La FLISoL, o Festival Latinoamericano de Instalación de Software Libre, es básicamente el evento más grande de la región dedicado al software libre. Se hace todos los años, el mismo día, en un montón de ciudades de toda Latinoamérica (y hasta en España), lo que ya de por sí le da una vibra bastante particular: es como un evento distribuido, pero con la misma idea en todos lados. (Flisol)
La primera vez que fui no tenía tan claro qué esperar. Pensaba que iba a ser algo súper técnico o solo para gente muy metida en sistemas, pero nada que ver. Es bastante abierto y accesible: podés ir sin saber casi nada y aun así sacar algo copado. De hecho, uno de los objetivos principales del evento es justamente acercar el software libre a cualquier persona, sin importar su nivel. (FLISOL Cuenca)
Algo que está buenísimo —y que es medio el corazón del evento— es que podés llevar tu computadora y te ayudan a instalar software libre. Desde sistemas operativos como Linux hasta programas alternativos a los típicos que usamos todos los días. Todo legal, gratuito y acompañado por gente que sabe, que te explica y te guía. (Flisol)
La segunda vez que fui hice eso y, aunque al principio me daba un poco de miedo “romper todo”, la experiencia fue re tranqui. Incluso terminás aprendiendo cosas básicas que después te sirven un montón.
Pero la FLISoL no es solo instalar cosas. También hay charlas, talleres y espacios más de debate.
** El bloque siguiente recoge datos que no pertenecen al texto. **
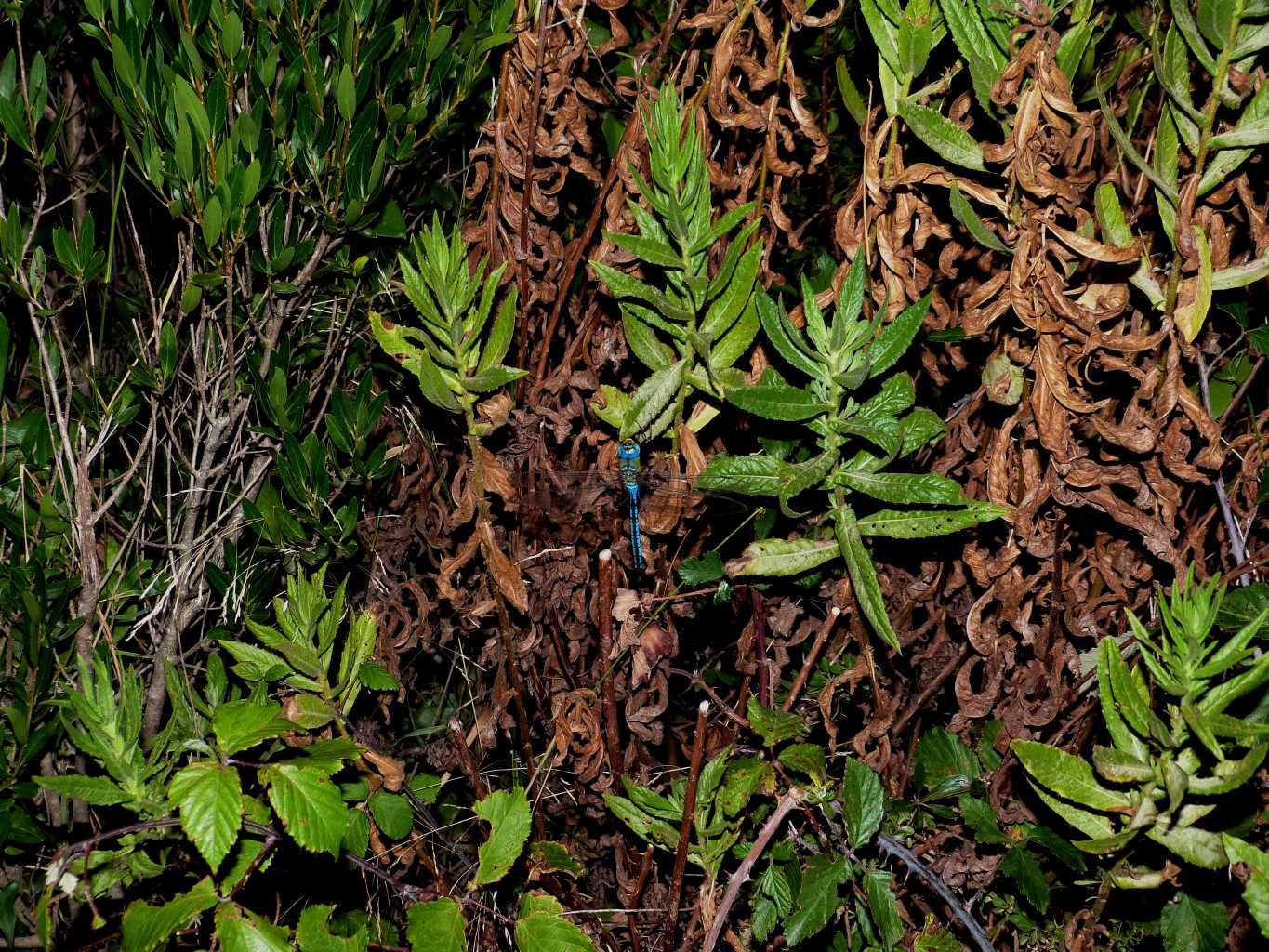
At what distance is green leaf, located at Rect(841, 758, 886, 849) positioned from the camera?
1.63 metres

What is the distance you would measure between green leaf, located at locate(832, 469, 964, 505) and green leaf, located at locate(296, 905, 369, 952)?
3.30ft

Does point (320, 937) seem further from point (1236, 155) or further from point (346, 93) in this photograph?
point (1236, 155)

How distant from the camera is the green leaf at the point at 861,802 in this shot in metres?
1.63

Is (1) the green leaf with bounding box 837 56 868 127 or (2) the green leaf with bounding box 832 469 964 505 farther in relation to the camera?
(1) the green leaf with bounding box 837 56 868 127

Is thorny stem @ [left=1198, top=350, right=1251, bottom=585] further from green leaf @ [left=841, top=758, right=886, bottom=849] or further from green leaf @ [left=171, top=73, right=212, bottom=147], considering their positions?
green leaf @ [left=171, top=73, right=212, bottom=147]

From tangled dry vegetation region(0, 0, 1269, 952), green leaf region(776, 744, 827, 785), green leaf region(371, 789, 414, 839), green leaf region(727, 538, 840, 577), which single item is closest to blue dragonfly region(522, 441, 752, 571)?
tangled dry vegetation region(0, 0, 1269, 952)

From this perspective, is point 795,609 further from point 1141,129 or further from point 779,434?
point 1141,129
Ahí es donde realmente empieza a ponerse interesante: aparecen temas como privacidad, cultura libre, inteligencia artificial, desarrollo, e incluso cuestiones sociales vinculadas a la tecnología. (FLISOL)
En una de las ediciones a las que fui, por ejemplo, había una charla sobre cómo el software libre puede aportar a la autonomía digital, y otra sobre herramientas abiertas para diseño, que me re sirvió para lo que estudio.
Otra cosa que suma bastante es el ambiente. No es un evento corporativo ni formal, sino algo muy de comunidad. Está lleno de estudiantes, gente que programa, docentes, curiosos… y todos bastante predispuestos a compartir lo que saben. Eso hace que también funcione como espacio para hacer contactos, intercambiar ideas o simplemente charlar con gente que está en la misma.
En resumen, la FLISoL es una mezcla entre evento educativo, espacio de encuentro y experiencia práctica. Podés ir a aprender, a instalar software, a escuchar charlas o simplemente a ver de qué se trata todo este mundo del software libre. Y lo mejor: es gratis y abierto a cualquiera.
Si estás estudiando algo relacionado con tecnología es una de esas experiencias que suma, aunque sea para ampliar un poco la mirada.”